A 2-D Hele-Shaw model was used for investigations. The Hele-Shaw model was composed of two parallel plexiglass plates, which were held together at 0.1 mm; these vertical plates form between them a simulated porous medium with a permeability of about 833 D. The rectangular chamber forming the simulated porous medium has the dimensions of 52cm* 21.4cm*0.01cm.
The Hele-Shaw model was intended to mimic the vertical section of an oil reservoir and the investigations were designed specifically for a comparative study of vertical sweep efficiency for conventional waterflooding and toe-to-heel waterflooding. These experiments do not permit an evaluation of areal sweep efficiency.

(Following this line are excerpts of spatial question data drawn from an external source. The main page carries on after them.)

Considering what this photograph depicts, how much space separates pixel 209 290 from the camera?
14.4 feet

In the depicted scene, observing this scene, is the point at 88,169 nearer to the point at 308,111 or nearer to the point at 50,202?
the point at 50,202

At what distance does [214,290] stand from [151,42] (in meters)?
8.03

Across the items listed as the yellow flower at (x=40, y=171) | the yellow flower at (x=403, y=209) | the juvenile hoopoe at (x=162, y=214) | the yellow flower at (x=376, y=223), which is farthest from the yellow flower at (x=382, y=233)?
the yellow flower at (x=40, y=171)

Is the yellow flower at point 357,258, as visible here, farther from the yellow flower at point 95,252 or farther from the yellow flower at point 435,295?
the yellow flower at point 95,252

In fact, two toe-to-heel processes were explored: one-phase TTHW and two-phase TTHW; in the last case a blanket of water is intentionally generated at the lower part of layer (by keeping opened the vertical pilot hole of the horizontal producer, while the horizontal leg is closed) and then only the horizontal leg is kept opened (while the vertical pilot hole is closed).
More than 20 low pressure (40-80psi) tests were carried out at room temperature. First, some preliminary experiments were conducted in order to establish a base line performance, to provide calibration, or to study the main mechanisms of this process. In these tests, colored water miscibly displaced plain water in a toe-to-heel configuration; no gravity segregation effect between displacing and displaced liquid existed. Also, no mobility effects and two-phase flow along the horizontal leg existed. Then, detailed experiments with five different oils (with viscosity in the range 10 mPa.s to 12,000 mPa.s), and water injection rates of 2.5 ml/hr to 320 ml/hr were carried out.

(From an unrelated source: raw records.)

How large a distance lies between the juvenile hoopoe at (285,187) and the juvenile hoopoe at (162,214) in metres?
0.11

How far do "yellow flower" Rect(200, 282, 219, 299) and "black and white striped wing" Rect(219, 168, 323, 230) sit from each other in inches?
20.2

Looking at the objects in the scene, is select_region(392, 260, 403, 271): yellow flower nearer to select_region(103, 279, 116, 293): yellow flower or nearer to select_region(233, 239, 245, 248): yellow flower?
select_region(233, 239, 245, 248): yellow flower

A comparison between conventional waterflooding and TTHW showed that in general for the heavy oils with moderate viscosities, oil recoveries at water-break-through are similar, but at the water-out, at the end of the test, the ultimate oil recoveries were much higher for TTHW; this was a direct consequence of higher vertical sweep efficiencies obtained. Later on, 3-D tests conducted in a real porous medium re- inforced that the concept was sound; the 3-D tests results will be reported in part ll of this series.